# Problem to work on
Update the rows below so that every "player's knee" reads "athlete's knee", keeping everything else the same. Leave the pictures out of your answer.

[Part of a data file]

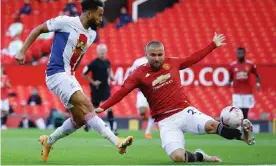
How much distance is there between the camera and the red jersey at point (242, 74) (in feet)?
63.6

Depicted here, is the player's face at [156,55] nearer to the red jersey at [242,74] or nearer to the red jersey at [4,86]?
the red jersey at [242,74]

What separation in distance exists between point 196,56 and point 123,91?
3.57ft

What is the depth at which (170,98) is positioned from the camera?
10398mm

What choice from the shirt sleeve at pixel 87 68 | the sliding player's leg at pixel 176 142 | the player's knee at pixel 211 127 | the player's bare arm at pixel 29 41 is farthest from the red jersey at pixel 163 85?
the shirt sleeve at pixel 87 68

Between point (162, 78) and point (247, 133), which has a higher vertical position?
point (162, 78)

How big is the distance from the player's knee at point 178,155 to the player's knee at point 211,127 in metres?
0.43

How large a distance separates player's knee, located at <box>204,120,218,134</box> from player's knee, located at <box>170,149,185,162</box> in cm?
43

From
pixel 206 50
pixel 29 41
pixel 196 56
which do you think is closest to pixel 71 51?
pixel 29 41

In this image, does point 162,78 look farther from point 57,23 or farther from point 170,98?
point 57,23

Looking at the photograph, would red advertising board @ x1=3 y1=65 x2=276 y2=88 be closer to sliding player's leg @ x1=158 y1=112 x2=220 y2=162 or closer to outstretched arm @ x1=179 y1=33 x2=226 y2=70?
outstretched arm @ x1=179 y1=33 x2=226 y2=70

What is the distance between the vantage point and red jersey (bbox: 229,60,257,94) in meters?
19.4

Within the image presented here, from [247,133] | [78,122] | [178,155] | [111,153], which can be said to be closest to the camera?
[247,133]

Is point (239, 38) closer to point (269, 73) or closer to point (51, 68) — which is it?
point (269, 73)

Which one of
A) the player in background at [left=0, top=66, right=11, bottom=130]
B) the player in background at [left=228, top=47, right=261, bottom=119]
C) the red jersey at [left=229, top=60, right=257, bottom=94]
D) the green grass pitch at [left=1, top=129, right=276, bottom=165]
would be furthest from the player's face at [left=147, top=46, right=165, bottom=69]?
the player in background at [left=0, top=66, right=11, bottom=130]
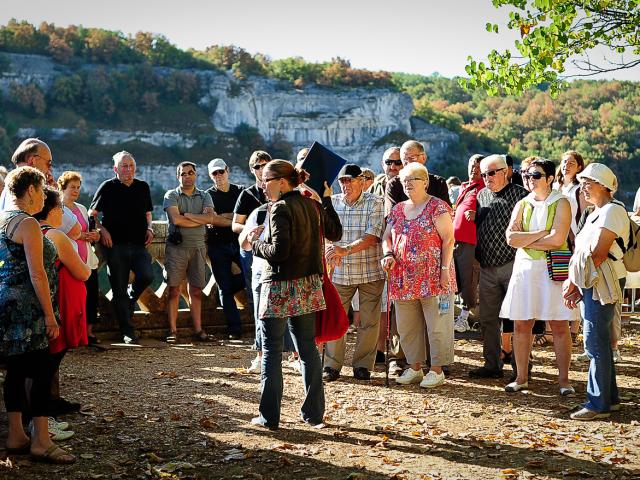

# Task result
How much distance is there between the camera and the red jersey at point (242, 74) (in feet)?
63.6

Depicted here, is the player's face at [156,55] nearer to the red jersey at [242,74] or nearer to the red jersey at [4,86]?
the red jersey at [242,74]

What separation in distance exists between point 196,56 and point 123,91?
3.57ft

What is the depth at which (170,98) is positioned from the camera?
10398mm

What choice from the shirt sleeve at pixel 87 68 | the sliding player's leg at pixel 176 142 | the athlete's knee at pixel 211 127 | the player's bare arm at pixel 29 41 is farthest from the red jersey at pixel 163 85?
the shirt sleeve at pixel 87 68

Between point (162, 78) and point (247, 133), which has a higher vertical position?
point (162, 78)

How big is the distance from the athlete's knee at point 178,155 to the athlete's knee at point 211,127 in metres?
0.43

How large a distance separates athlete's knee, located at <box>204,120,218,134</box> from athlete's knee, located at <box>170,149,185,162</box> in cm?
43

From
pixel 206 50
pixel 29 41
pixel 196 56
which do you think is closest to pixel 71 51?
pixel 29 41

In this image, does point 162,78 look farther from point 57,23 or farther from point 170,98?
point 57,23

Looking at the photograph, would red advertising board @ x1=3 y1=65 x2=276 y2=88 be closer to sliding player's leg @ x1=158 y1=112 x2=220 y2=162 or closer to outstretched arm @ x1=179 y1=33 x2=226 y2=70?
outstretched arm @ x1=179 y1=33 x2=226 y2=70

What is the distance between the vantage point and red jersey (bbox: 229,60,257,94) in meters?
19.4

Within the image presented here, from [247,133] | [78,122] | [178,155] | [111,153], which can be said to be closest to the camera?
[247,133]

Is point (239, 38) closer to point (269, 73) or closer to point (51, 68) — which is it?
point (269, 73)

Which one of
A) the player in background at [left=0, top=66, right=11, bottom=130]
B) the player in background at [left=228, top=47, right=261, bottom=119]
C) the red jersey at [left=229, top=60, right=257, bottom=94]
D) the green grass pitch at [left=1, top=129, right=276, bottom=165]
would be furthest from the player's face at [left=147, top=46, right=165, bottom=69]?
the player in background at [left=0, top=66, right=11, bottom=130]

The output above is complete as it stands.